Y a quienes piensan que, en el hombre no desintegrado por la pecaminosidad no se daría el placer en el acto generador, responde santo Tomás que «el deleite que sigue naturalmente una operación seria tanto más intenso cuanto más ordenada y pura la naturaleza humana«.

Sobre su concepto del hombre y de su dignidad personal, y su convicción de que la plenitud de la vida personal, la felicidad, da sentido dinámico a todas las aspiraciones que ponen en marcha la vida humana, se fundamentan los riquísimos desarrollos éticos contenidos en su comentario a Aristóteles, y de manera excepcionalmente rica en los tratados en la segunda parte de la Summa Theologica. La ética de santo Tomás, que revela una personal experiencia humana, a la vez que asume e incorpora en una perspectiva cristiana tradiciones filosóficas, es una moral de fines, completamente alejada de lo que seria en la modernidad una moral de sentimientos, de normas formales, o de «valores» escindidos de la realidad de la vida humana.

Las virtudes morales refrenan las pasiones excesivas, pero causan en el hombre virtuoso las pasiones en el caso de que éstas sean defectivas o ausentes. El deber moral se funda en la necesidad de la consecución de un fin a que la vida se ordena; por esto la ley natural, que el hombre conoce por natural sindéresis, es «conforme a las inclinaciones de la naturaleza humana«. La ordenación última de todos los bienes humanos a la felicidad es pues el fundamento del orden moral.

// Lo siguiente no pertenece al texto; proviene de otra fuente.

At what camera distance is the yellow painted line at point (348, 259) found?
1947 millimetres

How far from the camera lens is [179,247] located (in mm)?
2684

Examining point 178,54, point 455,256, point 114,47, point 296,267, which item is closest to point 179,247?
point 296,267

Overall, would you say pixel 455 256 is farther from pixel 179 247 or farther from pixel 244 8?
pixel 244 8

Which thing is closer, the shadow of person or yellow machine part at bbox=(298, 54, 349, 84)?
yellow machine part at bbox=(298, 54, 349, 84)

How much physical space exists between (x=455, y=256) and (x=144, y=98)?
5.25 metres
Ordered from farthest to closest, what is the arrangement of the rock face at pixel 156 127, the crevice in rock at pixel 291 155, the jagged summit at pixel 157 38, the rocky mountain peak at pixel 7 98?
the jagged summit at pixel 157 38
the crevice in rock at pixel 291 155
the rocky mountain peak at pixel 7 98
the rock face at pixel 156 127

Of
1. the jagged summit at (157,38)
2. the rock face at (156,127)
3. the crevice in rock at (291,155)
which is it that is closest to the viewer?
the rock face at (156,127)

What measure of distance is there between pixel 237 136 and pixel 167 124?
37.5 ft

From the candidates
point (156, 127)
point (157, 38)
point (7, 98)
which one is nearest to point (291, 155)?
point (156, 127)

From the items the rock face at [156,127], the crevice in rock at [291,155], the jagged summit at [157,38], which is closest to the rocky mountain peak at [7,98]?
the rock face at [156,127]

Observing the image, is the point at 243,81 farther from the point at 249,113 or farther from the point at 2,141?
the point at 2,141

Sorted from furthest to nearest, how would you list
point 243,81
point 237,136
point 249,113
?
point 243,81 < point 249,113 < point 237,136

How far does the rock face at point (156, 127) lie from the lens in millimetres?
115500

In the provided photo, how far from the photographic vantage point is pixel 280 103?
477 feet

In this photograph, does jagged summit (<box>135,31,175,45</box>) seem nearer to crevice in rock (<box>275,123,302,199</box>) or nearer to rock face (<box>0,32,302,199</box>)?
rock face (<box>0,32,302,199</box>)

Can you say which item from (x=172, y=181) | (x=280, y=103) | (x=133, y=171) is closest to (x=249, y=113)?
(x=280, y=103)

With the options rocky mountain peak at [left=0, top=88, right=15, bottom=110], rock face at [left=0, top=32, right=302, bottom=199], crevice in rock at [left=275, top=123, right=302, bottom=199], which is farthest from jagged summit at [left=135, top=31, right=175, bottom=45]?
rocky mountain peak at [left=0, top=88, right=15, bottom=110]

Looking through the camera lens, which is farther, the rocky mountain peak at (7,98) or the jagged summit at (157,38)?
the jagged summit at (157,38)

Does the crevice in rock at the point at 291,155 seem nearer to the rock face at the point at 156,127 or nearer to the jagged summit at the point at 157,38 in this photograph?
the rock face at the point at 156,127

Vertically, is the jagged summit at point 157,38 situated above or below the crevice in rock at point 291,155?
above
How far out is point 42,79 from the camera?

Tal vez para nuestros días tendría interés llamar la atención sobre el mensaje, profundamente humano, del gran teólogo encarnacionista y teocéntrico, llevando nuestra reflexión hacia las palabras con que introduce él mismo su comentario a la Metafísica de Aristóteles: «Todas las ciencias y artes se ordenan a una sola cosa, a la perfección del hombre, que es su felicidad«.